### RECORDS SHOWN:
_ _ _
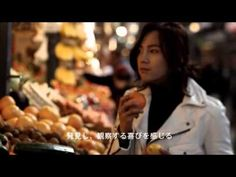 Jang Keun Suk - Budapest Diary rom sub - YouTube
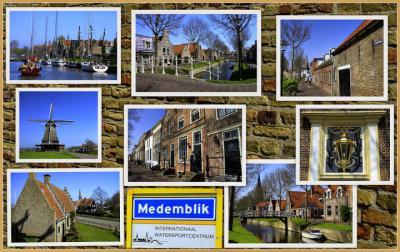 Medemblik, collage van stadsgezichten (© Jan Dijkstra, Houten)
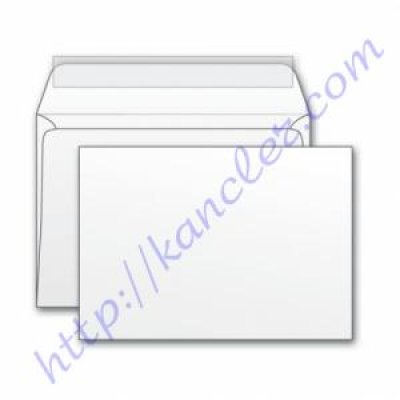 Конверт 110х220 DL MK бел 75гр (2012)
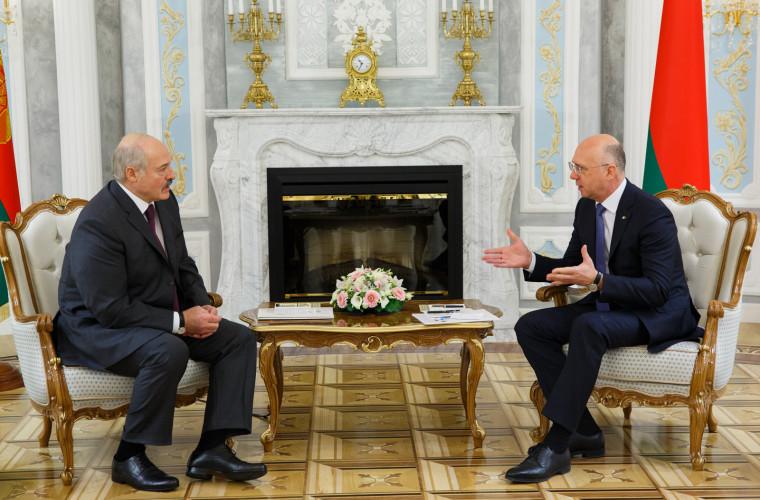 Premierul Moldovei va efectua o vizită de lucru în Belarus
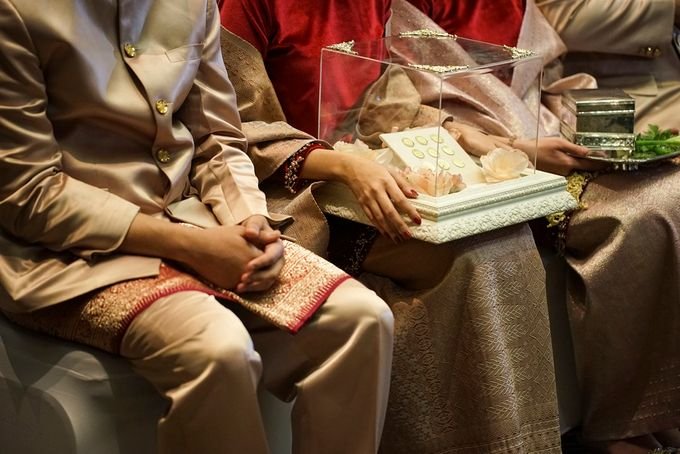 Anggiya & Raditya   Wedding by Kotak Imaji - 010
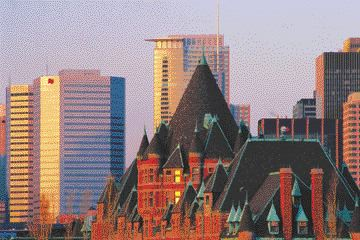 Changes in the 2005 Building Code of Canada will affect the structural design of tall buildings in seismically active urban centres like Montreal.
_ _ _
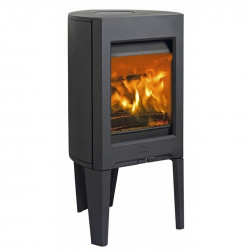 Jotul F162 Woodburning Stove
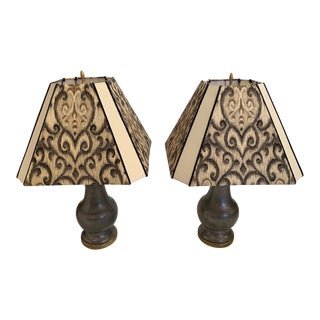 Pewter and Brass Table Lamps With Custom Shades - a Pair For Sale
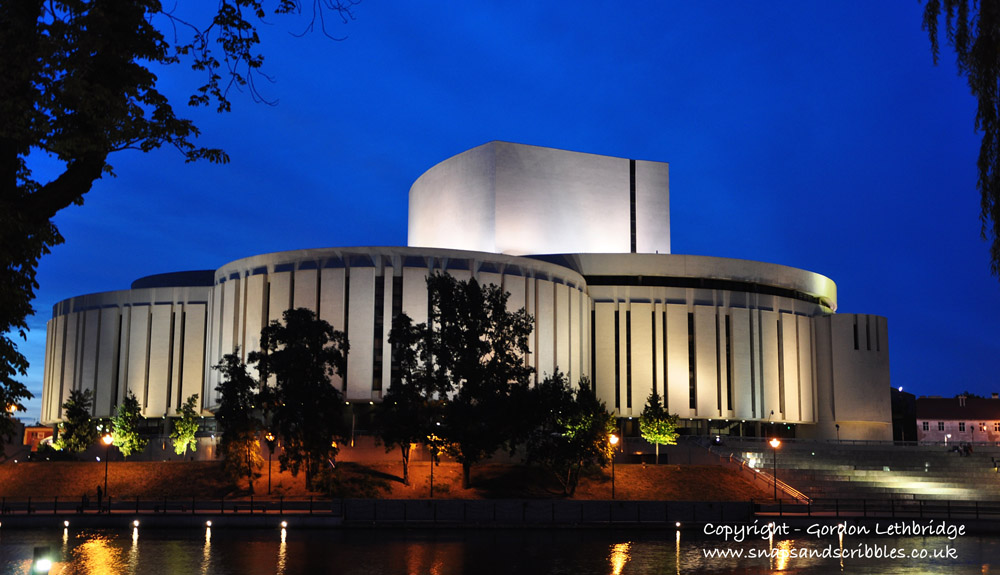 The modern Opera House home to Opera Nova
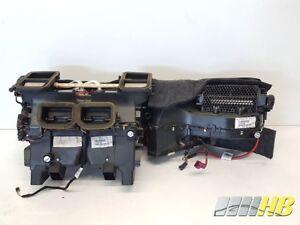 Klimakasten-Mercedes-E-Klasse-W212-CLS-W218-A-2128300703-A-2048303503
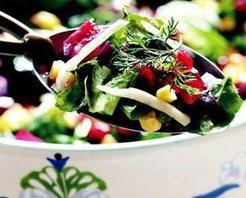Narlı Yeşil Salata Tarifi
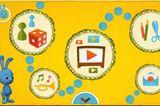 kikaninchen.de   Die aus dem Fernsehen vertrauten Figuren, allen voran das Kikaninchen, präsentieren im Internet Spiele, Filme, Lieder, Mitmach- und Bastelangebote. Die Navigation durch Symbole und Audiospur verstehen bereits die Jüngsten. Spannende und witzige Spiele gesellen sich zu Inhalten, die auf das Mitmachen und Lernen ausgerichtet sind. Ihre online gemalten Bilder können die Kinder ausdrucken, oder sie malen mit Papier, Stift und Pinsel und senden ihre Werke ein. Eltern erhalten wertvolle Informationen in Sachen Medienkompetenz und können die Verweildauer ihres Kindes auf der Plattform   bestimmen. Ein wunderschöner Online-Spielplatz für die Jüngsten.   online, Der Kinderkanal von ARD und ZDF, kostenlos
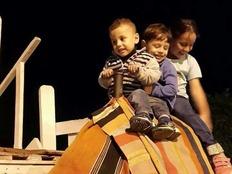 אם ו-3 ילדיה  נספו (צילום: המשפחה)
_ _ _
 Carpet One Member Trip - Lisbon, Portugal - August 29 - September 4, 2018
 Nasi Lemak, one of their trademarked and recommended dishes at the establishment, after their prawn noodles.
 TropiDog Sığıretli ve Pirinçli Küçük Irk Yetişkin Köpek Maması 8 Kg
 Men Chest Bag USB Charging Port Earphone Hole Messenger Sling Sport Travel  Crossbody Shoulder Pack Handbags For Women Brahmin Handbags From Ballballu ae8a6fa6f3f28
_ _ _
### PROBLEM TO WORK ON:
Exactly the lines above from the one that contains "Jang Keun Suk" down to the one that contains "Changes in the" are to be output, both ends kept and pictures omitted.

### ANSWER BELOW:
 Jang Keun Suk - Budapest Diary rom sub - YouTube
 Medemblik, collage van stadsgezichten (© Jan Dijkstra, Houten)
 Конверт 110х220 DL MK бел 75гр (2012)
 Premierul Moldovei va efectua o vizită de lucru în Belarus
 Anggiya & Raditya   Wedding by Kotak Imaji - 010
 Changes in the 2005 Building Code of Canada will affect the structural design of tall buildings in seismically active urban centres like Montreal.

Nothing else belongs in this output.